Durante estas transiciones, los países se vuelven especialmente vulnerables, ya que los ciberdelincuentes buscan aprovechar las posibles brechas que puedan surgir durante el cambio de personal, la transferencia de responsabilidades y la revisión de activos heredados, entre otros aspectos.
Un ejemplo emblemático ocurrió el 18 de abril de 2022, cuando el gobierno saliente de Costa Rica fue objeto de ciberataques contra 30 instituciones gubernamentales durante la transición presidencial. Los hackers lograron secuestrar los sistemas de declaración de impuestos y comercio exterior del país, lo que resultó en la interrupción de los procesos aduaneros y de recaudación de impuestos, así como la suspensión de pagos de salarios a empleados del sector público.
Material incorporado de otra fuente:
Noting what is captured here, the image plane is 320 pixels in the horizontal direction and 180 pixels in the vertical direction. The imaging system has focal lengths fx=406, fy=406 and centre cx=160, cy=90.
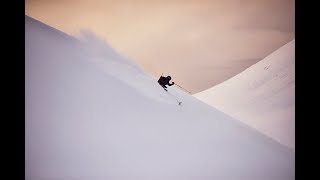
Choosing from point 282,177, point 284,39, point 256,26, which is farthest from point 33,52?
point 282,177

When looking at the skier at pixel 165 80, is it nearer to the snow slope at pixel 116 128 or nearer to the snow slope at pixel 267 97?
the snow slope at pixel 116 128

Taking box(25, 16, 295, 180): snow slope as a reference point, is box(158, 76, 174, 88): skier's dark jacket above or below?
above

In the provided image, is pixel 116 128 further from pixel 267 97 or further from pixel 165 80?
pixel 267 97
Este caso ilustra los riesgos que enfrentan las 16 naciones que celebran elecciones este año. Por lo tanto, es crucial abordar aspectos como:
1. La transferencia segura de datos y sistemas
La transferencia de datos y sistemas críticos de una administración a otra puede ser un punto débil si no se maneja correctamente. Es esencial que este proceso sea llevado a cabo de manera segura para evitar accesos no autorizados o pérdida de información. Esto implica el uso de canales de comunicación seguros, cifrado de datos durante la transferencia y la implementación de controles de acceso estrictos para asegurarse de que solo el personal autorizado tenga acceso a la información sensible.
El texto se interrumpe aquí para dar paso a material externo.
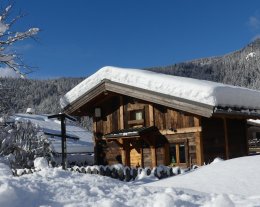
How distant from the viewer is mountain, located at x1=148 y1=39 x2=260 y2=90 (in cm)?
13900

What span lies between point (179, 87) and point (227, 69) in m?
151

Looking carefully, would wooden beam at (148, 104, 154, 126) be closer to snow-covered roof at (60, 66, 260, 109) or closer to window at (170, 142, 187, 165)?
window at (170, 142, 187, 165)

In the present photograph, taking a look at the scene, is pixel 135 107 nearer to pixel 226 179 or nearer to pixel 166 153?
pixel 166 153

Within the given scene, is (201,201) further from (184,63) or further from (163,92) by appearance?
(184,63)

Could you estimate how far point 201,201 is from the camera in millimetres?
5941

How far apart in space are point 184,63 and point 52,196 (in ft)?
627

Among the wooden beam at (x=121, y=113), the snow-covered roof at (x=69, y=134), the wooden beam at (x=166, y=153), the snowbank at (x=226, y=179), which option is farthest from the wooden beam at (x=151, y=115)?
the snow-covered roof at (x=69, y=134)

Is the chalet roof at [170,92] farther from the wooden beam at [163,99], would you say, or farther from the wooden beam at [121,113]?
the wooden beam at [121,113]

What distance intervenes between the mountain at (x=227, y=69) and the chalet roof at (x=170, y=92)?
4209 inches

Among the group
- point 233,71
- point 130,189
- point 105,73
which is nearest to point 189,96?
point 105,73

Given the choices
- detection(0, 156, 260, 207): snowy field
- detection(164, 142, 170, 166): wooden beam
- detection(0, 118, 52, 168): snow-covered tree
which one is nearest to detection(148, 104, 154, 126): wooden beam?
detection(164, 142, 170, 166): wooden beam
2. La formación y capacitación del personal
La rotación de personal durante las transiciones presidenciales puede dejar vacíos en el conocimiento y la experiencia en ciberseguridad. La capacitación y formación del personal entrante es vital para asegurar que todos comprendan las políticas de ciberseguridad y sepan cómo responder a incidentes. Esto debe incluir formación sobre las amenazas más recientes, el uso de herramientas de ciberseguridad y la comprensión de los procedimientos internos para la gestión de incidentes.
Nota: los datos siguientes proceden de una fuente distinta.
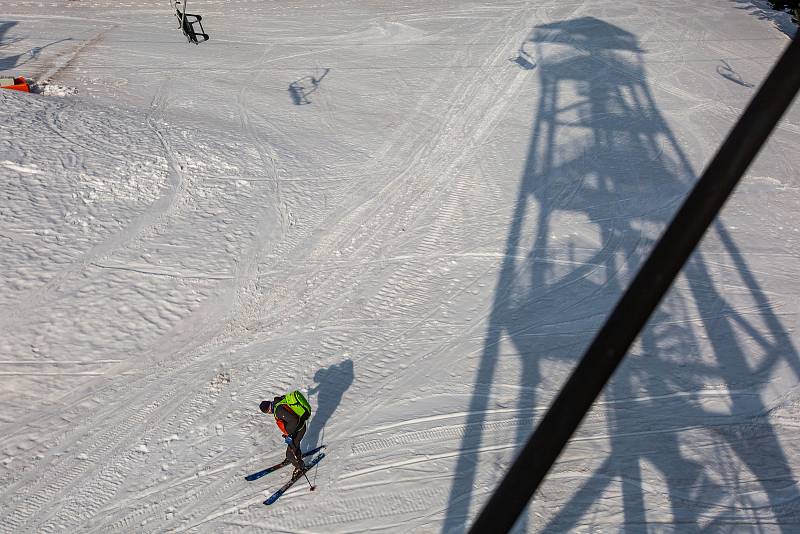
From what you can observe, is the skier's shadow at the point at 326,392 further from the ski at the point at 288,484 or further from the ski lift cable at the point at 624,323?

3. La evaluación de infraestructura y activos digitales heredados
Las administraciones salientes a menudo dejan una infraestructura digital y activos que deben ser evaluados por la administración entrante. Es crucial llevar a cabo auditorías exhaustivas de la infraestructura tecnológica para identificar vulnerabilidades, obsolescencias y posibles brechas que podrían ser explotadas por ciberdelincuentes. Esta evaluación debe incluir todos los sistemas, redes y dispositivos utilizados por el gobierno.